Your goal:
Please copy out verbatim part of the story about Izobel and the burger restaurants below, beginning at the words "And what I allowed" and stopping after "or Burger King.".

My daughter is still quite young.
Very young, actually.
Izobel is five years old.
I avoided the inevitable with Izobel for the first four years of her life.
And I impressed myself!
But recently, the inevitable happened.
Izobel, somehow, became aware of their existence.
And whilst her awareness of them has not transformed her life or mine, it has impacted the narrative – just a little bit – each time she and I leave the house.
This includes buzzing to the shops, longer trips to local towns or any family holiday at all. None of these will ever be the same.
It was McDonald’s first.
Then Burger King.
Probably because McDonald’s outnumbers Burger King by almost three-to-one in the UK.
But today, at five years old, Izobel is aware of both.
McDonald’s and Burger King.
All things in moderation, and all that.
The occasional trip to one or other of these two fast food giants is probably OK for Izobel, and indeed any five-year-old.
And it was something Izobel said and did whilst at one of these restaurants that has inspired this little tale.
One Saturday, just before a very expensively ticketed trip to see ‘Wrestlemania’ in Newcastle, five-year-old and I Izobel had an hour to kill in Newcastle city centre.
Izobel was hungry.
And what I allowed to happen next was very unusual in that I had never allowed it to happen before.
Basically, Izobel and I did not visit McDonald’s or Burger King.
We visited both.
The Two Burger Bar Strategy.
Hungry, five year old Izobel had her usual plain cheeseburger.

Given data:
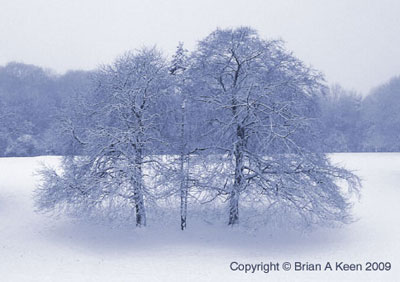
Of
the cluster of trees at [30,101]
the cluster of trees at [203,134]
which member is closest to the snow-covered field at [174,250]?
the cluster of trees at [203,134]

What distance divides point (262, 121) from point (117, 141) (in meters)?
6.30

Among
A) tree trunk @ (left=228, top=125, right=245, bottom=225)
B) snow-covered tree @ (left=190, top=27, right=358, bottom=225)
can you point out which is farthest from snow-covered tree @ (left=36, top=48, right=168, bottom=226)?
tree trunk @ (left=228, top=125, right=245, bottom=225)

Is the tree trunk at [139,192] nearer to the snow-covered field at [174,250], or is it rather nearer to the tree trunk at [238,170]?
the snow-covered field at [174,250]

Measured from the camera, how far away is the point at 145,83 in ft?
54.4

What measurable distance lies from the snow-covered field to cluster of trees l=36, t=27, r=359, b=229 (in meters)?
1.19

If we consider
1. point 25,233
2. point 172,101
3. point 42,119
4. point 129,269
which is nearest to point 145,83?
point 172,101

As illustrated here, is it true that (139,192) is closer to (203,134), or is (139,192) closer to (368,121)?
(203,134)

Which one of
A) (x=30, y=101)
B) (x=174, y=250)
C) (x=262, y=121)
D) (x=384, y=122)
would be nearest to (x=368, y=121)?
(x=384, y=122)

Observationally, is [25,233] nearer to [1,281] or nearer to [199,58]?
[1,281]

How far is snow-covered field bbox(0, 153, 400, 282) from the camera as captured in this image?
43.2ft

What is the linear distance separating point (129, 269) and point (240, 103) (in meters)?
7.82

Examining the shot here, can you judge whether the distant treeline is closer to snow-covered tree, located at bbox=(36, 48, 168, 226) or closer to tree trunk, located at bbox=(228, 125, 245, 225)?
snow-covered tree, located at bbox=(36, 48, 168, 226)

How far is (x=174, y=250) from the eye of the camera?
622 inches

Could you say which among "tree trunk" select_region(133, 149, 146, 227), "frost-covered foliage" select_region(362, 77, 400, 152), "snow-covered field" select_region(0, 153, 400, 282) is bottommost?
"snow-covered field" select_region(0, 153, 400, 282)
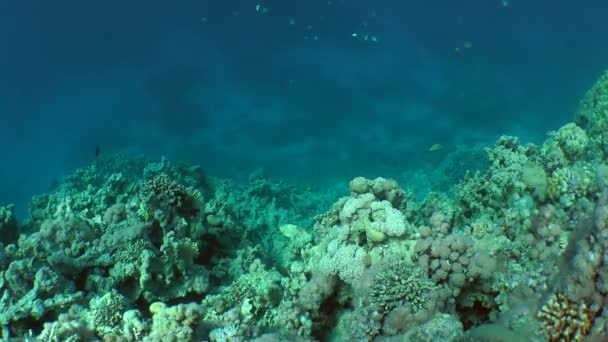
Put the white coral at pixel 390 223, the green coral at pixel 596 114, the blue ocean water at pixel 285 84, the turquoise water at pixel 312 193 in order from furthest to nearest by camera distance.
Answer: the blue ocean water at pixel 285 84
the green coral at pixel 596 114
the white coral at pixel 390 223
the turquoise water at pixel 312 193

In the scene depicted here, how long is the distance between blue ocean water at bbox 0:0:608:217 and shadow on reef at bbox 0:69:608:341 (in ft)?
44.2

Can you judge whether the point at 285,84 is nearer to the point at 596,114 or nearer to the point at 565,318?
the point at 596,114

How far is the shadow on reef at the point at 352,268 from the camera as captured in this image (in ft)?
12.5

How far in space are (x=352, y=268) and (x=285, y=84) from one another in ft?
102

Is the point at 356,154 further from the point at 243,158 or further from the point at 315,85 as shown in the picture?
the point at 315,85

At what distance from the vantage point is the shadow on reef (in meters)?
3.82

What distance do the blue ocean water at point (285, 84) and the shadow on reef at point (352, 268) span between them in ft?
44.2

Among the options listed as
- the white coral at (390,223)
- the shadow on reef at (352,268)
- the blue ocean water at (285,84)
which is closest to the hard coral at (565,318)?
the shadow on reef at (352,268)

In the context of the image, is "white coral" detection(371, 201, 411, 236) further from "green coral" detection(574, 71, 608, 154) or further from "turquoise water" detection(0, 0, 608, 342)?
"green coral" detection(574, 71, 608, 154)

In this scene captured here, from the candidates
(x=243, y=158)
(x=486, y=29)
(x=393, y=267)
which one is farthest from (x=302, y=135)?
(x=486, y=29)

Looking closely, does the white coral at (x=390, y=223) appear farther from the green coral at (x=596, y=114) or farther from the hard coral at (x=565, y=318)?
the green coral at (x=596, y=114)

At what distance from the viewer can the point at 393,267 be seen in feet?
16.3

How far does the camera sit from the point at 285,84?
35156mm

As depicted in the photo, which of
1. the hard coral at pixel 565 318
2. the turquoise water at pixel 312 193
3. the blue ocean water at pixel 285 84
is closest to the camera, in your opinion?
the hard coral at pixel 565 318
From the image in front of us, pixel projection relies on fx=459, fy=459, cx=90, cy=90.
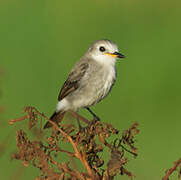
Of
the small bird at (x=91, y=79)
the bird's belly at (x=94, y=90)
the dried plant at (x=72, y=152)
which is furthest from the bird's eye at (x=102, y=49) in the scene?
the dried plant at (x=72, y=152)

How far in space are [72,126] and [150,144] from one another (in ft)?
13.8

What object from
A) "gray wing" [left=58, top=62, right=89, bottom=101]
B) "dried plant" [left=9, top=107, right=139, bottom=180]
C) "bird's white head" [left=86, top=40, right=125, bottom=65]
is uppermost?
"bird's white head" [left=86, top=40, right=125, bottom=65]

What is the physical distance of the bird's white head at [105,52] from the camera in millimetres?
4867

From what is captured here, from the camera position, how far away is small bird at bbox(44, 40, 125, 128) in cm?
465

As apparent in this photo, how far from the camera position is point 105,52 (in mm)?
4973

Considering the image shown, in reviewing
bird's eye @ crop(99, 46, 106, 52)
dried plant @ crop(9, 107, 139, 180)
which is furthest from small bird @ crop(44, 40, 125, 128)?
dried plant @ crop(9, 107, 139, 180)

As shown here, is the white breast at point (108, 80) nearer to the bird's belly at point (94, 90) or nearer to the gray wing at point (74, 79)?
the bird's belly at point (94, 90)

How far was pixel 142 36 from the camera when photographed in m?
8.90

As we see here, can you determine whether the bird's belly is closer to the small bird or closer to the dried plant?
the small bird

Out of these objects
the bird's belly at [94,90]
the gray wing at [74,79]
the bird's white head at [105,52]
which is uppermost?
the bird's white head at [105,52]

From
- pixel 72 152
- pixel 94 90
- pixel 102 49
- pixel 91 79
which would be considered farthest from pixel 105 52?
pixel 72 152

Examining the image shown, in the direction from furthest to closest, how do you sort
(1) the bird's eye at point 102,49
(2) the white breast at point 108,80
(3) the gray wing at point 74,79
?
(1) the bird's eye at point 102,49 < (3) the gray wing at point 74,79 < (2) the white breast at point 108,80

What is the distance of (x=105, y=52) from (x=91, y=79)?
0.40 meters

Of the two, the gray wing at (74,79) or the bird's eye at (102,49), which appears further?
the bird's eye at (102,49)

Task answer:
And what I allowed to happen next was very unusual in that I had never allowed it to happen before.
Basically, Izobel and I did not visit McDonald’s or Burger King.